Marcella aveva trovato un lavoretto come garzona dal panettiere. Nelle due settimane antecedenti all’inizio dell’anno scolastico, poteva guadagnarsi un gruzzoletto che le permetteva di comprarsi una nuova t-shirt Fruit of the Loom e un nuovo paio di jeans Roy Rogers. Così poteva fare la figa e arrapare qualche ragazzo più grande delle altre classi. Roberto le era servito, come esperienza, per essere pronta al grande evento: la sua prima grande scopata. La ragazza usciva prestissimo al mattino, scendeva assonnata al piano interrato, per prelevare dalla cantina la bicicletta Graziella. E quello era il momento ideale per mettere in pratica il delitto perfetto. L’atto criminale preparato da tempo dal bambino. Il piccolo sapeva che sua madre aveva passato la serata dal vicino ad ascoltare gli Homo Sapiens e pertanto avrebbe dormito almeno fino alle sette di mattino, felice e beata.

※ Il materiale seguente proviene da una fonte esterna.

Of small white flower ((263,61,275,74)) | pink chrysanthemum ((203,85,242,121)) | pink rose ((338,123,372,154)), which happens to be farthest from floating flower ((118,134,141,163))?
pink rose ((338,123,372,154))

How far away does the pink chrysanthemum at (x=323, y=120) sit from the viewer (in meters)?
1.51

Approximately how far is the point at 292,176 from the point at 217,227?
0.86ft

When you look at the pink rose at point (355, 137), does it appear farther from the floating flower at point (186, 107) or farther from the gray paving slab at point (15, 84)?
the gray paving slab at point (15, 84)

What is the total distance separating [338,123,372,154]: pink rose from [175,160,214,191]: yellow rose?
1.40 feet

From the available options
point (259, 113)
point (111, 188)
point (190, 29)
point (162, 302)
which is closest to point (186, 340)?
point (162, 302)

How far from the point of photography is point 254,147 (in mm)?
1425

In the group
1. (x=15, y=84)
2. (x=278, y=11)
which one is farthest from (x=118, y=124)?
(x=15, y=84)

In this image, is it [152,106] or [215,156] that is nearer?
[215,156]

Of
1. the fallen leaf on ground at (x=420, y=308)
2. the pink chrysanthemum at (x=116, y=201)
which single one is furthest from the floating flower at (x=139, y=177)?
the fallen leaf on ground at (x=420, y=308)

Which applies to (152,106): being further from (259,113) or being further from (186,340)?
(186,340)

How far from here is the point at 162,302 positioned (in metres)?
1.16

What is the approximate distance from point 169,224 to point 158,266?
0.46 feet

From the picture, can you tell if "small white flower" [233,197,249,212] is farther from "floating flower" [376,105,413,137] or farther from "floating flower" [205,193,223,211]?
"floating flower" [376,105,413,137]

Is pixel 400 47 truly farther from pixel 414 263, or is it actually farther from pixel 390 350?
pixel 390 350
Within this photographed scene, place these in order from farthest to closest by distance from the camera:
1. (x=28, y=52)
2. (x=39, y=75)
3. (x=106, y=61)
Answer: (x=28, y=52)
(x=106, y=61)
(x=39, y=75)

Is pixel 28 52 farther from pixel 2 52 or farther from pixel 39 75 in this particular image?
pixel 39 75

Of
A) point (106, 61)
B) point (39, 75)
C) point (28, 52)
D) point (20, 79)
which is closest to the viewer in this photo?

<<Ci siamo, Geppo, sono emozionato, allora faccio come mi hai detto? Non appena lei entra nel suo scantinato, gli sferro un colpo forte con questo martello sulla testa e così procediamo…>>

Non appena Marcella entrò nel locale, prese la bici e si girò, il bambino si catapultò deciso verso di lei e le sferrò un colpo violento sulla fronte. La ragazzina non fece neanche in tempo a focalizzare chi fosse il suo aggressore che cadde a terra e il sangue sgorgante schizzò abbondante sul muro grezzo e anche un po’ a formare una grande pozza sotto il suo corpo. Ma non era ancora morta, i suoi occhi azzurri fissarono il soffitto della cantina come se avesse visto la proiezione dell’aldilà ultraterreno. Mentre Marcella respirava affannosamente:
<<Geppo ci sei? Allora questo punteruolo lo devo conficcare sul petto, zona cuore e il gioco è fatto! >>
Il bambino sollevò la maglietta della ragazza affinché facesse meno fatica a conficcarle la punta dell’attrezzo. Il sangue sgorgò ancora più abbondante di prima, non appena il punteruolo uscì dalle carni della vittima. La ragazzina smise di ansimare e di respirare per sempre. Prima di togliersi il doppio sacco della spazzatura, che aveva indossato opportunamente per non sporcarsi, doveva completare il rito della prima cuccagna: aveva pronta in tasca una delle siringhe rubate a Locatelli. All’interno della siringa il bambino aveva inserito un foglietto al posto del liquido. Conficcò la stessa nell’occhio sinistro del cadavere.
<<Così va bene Geppo? Sono stato bravo?>>
Sul foglietto c’era scritto, con delle lettere ritagliate di giornale e incollate, un breve aforisma di Jim Morrison che il piccolo assassino aveva letto sul giornalino Intrepido:
“Se una mattina ti svegli e non vedi il sole, o sei morto, o sei il sole”.